Patralekha Chatterjee | Turkish lesson: Ignoring building codes perilous

Patralekha Chatterjee focuses on development issues in India and emerging economies. She can be reached at patralekha.chatterjee@gmail.com
Published : Feb 16, 2023, 12:12 am IST
Updated : Feb 16, 2023, 12:12 am IST

If buildings in an earthquake-prone area are constructed to withstand the shaking, then the people inside are much safer

Rescuers search for victims and survivors amidst the rubble of collapsed buildings in Kahramanmaras, Turkey, after a 7.8-magnitude earthquake struck the country's southeast on February 7, 2023. (Adem ALTAN / AFP)
 Rescuers search for victims and survivors amidst the rubble of collapsed buildings in Kahramanmaras, Turkey, after a 7.8-magnitude earthquake struck the country's southeast on February 7, 2023. (Adem ALTAN / AFP)

“Earthquakes don’t kill people. Buildings do.” Unpacked in simple English, that old, familiar saying among seismologists simply means that the solution to minimising deaths in earthquakes is to have appropriate building codes and to enforce them. If buildings in an earthquake-prone area are constructed to withstand the shaking, then the people inside are much safer. If not, many people could die.

The old refrain has got a new lease of life, especially in quake-ravaged Turkey, which along with Syria, was hit by a devastating earthquake earlier this month.

The tale of death and devastation continues.

In Turkey alone, more than 35,000 have lost their lives; thousands of buildings are completely crushed and toppled. There is anger on the streets.

“Collapsed buildings reminded the government of the need for stricter construction rules”, said Turkish President Recep Tayyip Erdogan in a televised speech this week. He added that his government would work until the last person was rescued from the ruins in the quake-hit terrain.

But it is impossible to blur the backstory, which goes back to what is referred to as “construction amnesty” or “zoning amnesty”. In Turkey, amnesty can be granted to buildings even if they do not comply with the building codes. Such amnesties have been granted many times in the country’s past, chiefly for political and economic reasons.

The last such “construction amnesty” in Turkey was accepted by the government in May 2018, a little over a month before the 2018 presidential election. That amnesty subsequently became a law. More than seven million buildings benefited from the most recent construction pardon issued in 2018, shortly before the presidential and parliamentary elections. Out of this, around 5.8 million of them are residential ones.

Many urban planners in Turkey criticised such construction amnesties.

But what then appeared to be a populist move is now a hot button political issue that is likely to surface in the presidential election in Turkey scheduled this summer.
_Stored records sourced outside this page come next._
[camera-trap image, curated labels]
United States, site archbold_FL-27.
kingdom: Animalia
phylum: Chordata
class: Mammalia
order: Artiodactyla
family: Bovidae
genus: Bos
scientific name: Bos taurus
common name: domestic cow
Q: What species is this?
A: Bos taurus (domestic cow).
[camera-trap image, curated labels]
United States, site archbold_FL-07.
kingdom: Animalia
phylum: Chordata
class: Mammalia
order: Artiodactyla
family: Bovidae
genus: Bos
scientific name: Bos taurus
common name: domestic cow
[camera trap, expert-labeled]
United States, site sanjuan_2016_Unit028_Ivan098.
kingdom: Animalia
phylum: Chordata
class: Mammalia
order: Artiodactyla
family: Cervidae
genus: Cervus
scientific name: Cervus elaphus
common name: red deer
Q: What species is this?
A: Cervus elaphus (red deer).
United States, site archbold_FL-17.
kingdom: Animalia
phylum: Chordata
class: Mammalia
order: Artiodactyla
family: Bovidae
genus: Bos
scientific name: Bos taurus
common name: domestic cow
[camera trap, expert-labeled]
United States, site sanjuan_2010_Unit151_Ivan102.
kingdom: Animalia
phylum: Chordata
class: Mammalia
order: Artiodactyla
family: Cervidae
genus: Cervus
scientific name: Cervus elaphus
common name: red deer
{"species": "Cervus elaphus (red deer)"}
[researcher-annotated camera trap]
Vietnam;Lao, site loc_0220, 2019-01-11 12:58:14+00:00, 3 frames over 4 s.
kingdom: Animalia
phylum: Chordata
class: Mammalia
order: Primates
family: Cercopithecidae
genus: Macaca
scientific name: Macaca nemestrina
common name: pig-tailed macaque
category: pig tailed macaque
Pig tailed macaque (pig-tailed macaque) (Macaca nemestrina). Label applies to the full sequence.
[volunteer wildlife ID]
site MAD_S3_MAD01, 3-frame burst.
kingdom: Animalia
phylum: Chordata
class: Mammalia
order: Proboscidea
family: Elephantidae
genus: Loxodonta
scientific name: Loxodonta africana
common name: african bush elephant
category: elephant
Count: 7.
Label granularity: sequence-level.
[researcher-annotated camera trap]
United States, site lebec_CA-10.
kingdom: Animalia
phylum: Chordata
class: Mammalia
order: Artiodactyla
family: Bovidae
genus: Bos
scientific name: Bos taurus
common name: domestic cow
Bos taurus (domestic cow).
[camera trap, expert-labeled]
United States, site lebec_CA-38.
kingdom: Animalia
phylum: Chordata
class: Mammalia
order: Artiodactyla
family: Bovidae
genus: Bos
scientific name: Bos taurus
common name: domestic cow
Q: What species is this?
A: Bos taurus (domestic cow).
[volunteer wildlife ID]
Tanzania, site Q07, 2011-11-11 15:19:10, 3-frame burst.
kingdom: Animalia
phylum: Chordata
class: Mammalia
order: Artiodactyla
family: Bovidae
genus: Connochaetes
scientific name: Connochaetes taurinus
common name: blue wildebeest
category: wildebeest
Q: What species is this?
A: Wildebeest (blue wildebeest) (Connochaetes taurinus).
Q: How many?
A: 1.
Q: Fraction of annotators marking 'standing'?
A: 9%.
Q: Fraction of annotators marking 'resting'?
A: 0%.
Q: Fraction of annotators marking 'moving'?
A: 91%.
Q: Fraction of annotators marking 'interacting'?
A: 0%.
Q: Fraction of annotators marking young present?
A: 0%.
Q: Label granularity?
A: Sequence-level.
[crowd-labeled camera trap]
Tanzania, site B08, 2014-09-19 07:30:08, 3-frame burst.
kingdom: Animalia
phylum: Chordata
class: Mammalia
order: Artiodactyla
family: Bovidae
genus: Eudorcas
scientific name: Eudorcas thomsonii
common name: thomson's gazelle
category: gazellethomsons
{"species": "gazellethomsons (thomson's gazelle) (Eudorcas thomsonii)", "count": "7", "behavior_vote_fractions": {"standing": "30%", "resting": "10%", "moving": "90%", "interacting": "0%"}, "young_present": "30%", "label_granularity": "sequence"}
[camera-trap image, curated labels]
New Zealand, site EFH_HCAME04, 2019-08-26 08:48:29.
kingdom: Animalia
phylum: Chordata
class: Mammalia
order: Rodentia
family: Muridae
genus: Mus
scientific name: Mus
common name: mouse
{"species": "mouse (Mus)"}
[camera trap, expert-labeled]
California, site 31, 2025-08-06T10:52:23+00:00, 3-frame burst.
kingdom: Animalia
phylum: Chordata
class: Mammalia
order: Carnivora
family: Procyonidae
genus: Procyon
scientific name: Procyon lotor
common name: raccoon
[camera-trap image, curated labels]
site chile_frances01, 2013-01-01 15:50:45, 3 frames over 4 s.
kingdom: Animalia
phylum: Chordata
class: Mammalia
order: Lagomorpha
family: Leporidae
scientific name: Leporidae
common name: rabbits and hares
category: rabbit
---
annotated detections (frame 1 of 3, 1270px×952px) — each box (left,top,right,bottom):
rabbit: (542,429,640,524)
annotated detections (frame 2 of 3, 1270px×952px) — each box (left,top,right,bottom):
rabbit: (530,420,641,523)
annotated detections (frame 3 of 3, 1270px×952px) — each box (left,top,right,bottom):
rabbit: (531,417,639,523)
President Erdogan faces a volley of questions for overseeing the 2018 amnesty programme that papered over faults in millions of buildings across Turkey. Today, the Turkish government is in damage-control mode. In recent days, officials have detained or issued arrest warrants for some 130 people allegedly involved in shoddy and illegal construction.

But the wider question about the long-term impacts of regularising poor construction practices or defying warnings about outright violations of building codes in fragile terrain refuses to go away.  

What lessons must India learn from Turkey’s tragedy? The danger of legalising shoddy construction in a seismic zone has always been known. Turkey offers the latest proof of what happens when you ignore this fundamental truth.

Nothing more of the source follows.